BAS Retrocommissioning Is Essential To Maximizing System Potential

  July 29, 2015

This quick read comes from James Piper, a contributing editor for Building Operating Management. Facility managers too often overlook the importance of retrocommissioning the BAS. Building automation systems are not install-and-forget systems. They require regular maintenance if they are to operate effectively. Even with good operating and maintenance practices, however, wear and tear take their toll on system components, from temperature sensors to valves and dampers. And while the HVAC equipment will most likely keep operating, it will not be operating at peak efficiency. If facility managers are to maximize the potential of the BAS, they must confirm that the information being gathered by the system is correct and accurate, and that all functions carried out by the system are carried out as intended.

The only way to confirm that things are as they should be is through retrocommissioning. Retrocommissioning, like its cousin, commissioning, verifies the readings of all sensors and the operation of all control devices in the system.

Start by interviewing the system operators. What problems are they aware of, and what has been attempted to correct them? The reading of every sensor in the system will have to be verified. All devices connected to the system must be cycled and witnessed to confirm they are being operated properly. Failing to do this will allow error creep to slowly rob the system of performance and reliability. How often retrocommissioning should be repeated depends on the complexity of the system; in general, it is recommended that retrocommissioning be conducted at least once every two years.

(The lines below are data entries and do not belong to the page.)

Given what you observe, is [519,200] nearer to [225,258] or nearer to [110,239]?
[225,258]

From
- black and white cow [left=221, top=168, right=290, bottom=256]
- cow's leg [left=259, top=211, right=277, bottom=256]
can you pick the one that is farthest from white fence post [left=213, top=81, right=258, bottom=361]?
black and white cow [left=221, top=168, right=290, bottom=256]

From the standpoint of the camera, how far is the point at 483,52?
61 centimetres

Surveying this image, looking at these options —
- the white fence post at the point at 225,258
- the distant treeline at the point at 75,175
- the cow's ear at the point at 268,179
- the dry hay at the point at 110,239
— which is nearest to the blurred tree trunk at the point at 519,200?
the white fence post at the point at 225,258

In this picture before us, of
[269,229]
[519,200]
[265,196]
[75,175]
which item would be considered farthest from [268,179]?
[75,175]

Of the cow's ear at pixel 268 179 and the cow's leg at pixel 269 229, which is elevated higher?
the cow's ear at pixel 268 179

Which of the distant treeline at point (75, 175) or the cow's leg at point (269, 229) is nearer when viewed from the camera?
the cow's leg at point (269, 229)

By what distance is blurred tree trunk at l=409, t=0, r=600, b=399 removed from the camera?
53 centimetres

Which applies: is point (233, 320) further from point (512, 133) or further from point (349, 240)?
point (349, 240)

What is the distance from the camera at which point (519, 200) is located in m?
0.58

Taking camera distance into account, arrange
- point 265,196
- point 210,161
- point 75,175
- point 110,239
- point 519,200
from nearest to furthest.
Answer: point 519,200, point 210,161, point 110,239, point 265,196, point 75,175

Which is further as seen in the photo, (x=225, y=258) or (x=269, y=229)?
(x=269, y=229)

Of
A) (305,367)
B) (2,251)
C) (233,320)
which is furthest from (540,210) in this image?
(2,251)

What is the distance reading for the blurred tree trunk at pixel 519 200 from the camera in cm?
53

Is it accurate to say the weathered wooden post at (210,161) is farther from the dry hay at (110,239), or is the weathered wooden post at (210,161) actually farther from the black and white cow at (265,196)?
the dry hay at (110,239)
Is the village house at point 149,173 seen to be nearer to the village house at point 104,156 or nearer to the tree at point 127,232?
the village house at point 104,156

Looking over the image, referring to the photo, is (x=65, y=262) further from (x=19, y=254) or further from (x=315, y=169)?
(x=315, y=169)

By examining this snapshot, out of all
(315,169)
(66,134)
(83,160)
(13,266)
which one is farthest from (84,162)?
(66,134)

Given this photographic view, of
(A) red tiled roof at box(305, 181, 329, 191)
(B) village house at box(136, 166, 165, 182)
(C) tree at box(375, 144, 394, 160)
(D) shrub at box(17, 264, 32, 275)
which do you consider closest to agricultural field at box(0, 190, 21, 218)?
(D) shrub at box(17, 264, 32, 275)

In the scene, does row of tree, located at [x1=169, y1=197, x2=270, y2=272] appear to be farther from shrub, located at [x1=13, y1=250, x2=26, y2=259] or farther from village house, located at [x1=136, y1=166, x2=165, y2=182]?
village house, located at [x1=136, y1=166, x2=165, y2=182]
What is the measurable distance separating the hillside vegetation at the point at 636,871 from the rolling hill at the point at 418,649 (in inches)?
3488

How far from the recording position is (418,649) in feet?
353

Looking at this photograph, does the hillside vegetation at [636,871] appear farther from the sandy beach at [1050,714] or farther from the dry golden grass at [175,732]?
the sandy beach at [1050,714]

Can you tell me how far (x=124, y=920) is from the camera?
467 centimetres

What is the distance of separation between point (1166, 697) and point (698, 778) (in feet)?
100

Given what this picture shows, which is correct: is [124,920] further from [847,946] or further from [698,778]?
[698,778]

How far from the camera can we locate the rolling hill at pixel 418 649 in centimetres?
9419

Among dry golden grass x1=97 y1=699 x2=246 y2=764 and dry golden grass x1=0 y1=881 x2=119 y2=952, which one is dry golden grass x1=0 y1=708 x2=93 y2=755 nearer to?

Retrocommissioning can also help to identify changes that have taken place within the facility but have not yet been addressed by the system. Facilities are always in a state of flux. Functions change. Occupancy changes. As a result, HVAC system needs change. To keep up with these changes, existing HVAC systems are modified or replaced. While the connections from those systems to the BAS should be updated at the time of the occupancy change, not all are. Retrocommissioning is one way to ensure that all systems and their interface with the BAS are current.